Nous avons rencontré le Père Noël cette semaine, alors qu’il s’affairait à ranger dans sa hotte les millions de cadeaux qui lui ont été commandés des quatre coins du monde et qu’il s’apprête à livrer aujourd’hui. Si d’habitude nos conversations tournent autour des nouvelles tendances en matière de jouets, cette fois, il aborde aussi avec nous divers sujets sérieux qui font l’actualité, allant notamment de la politique locale et étrangère à la souveraineté territoriale de Maurice, ou à la guerre en Ukraine ou en Palestine.
l Comment expliquez-vous qu’au siècle de la technologie et de la modernité, votre popularité est pratiquement intacte dans le monde, Père Noël ?
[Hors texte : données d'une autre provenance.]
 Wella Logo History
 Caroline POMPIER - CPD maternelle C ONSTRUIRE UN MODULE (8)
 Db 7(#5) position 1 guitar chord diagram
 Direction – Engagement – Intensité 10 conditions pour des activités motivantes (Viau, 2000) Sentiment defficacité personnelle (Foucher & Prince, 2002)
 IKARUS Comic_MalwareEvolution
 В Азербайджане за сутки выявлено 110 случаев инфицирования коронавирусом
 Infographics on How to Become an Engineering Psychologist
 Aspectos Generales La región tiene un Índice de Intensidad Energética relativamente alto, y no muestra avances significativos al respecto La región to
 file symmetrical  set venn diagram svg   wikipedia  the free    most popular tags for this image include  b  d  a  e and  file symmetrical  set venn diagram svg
— Je vous l’ai déjà dit, lors de notre dernière rencontre, en 2020 : parce que certains personnages font partie de l’histoire des hommes, de l’humanité. Je parle de personnages authentiques qui ont traversé le temps et les frontières du monde, pas ceux fabriqués par les champions du marketing et les spécialistes de la communication. Ceux-là n’existent que le temps d’une campagne publicitaire — ou électorale — et encore ! Comme on le dit souvent dans les écoles de publicité : le rêve est plus crédible que la réalité. Depuis des années, on raconte que le Père Noël n’existe pas, cela n’empêche pas des millions d’enfants de par le monde de m’envoyer des lettres. Malgré leur machine de propagande, les régimes communistes n’ont jamais réussi à faire leurs enfants renier le Père Noël. À Cuba, même du temps de Fidel Castro, la popularité de Santa Claus est restée intacte. En Chine, je suis célébré comme un personnage historique, aussi important que les membres du BP du PCC. C’est la même chose dans les pays arabes où les extrémistes ont pris ou tentent de prendre le pouvoir. Les enfants de ces pays m’écrivent pour me demander de ne pas oublier leurs petits souliers. Je fais rêver. Autant les enfants que les adultes, car je reçois également pas mal de lettres, de mails et de SMS de beaucoup d’adultes.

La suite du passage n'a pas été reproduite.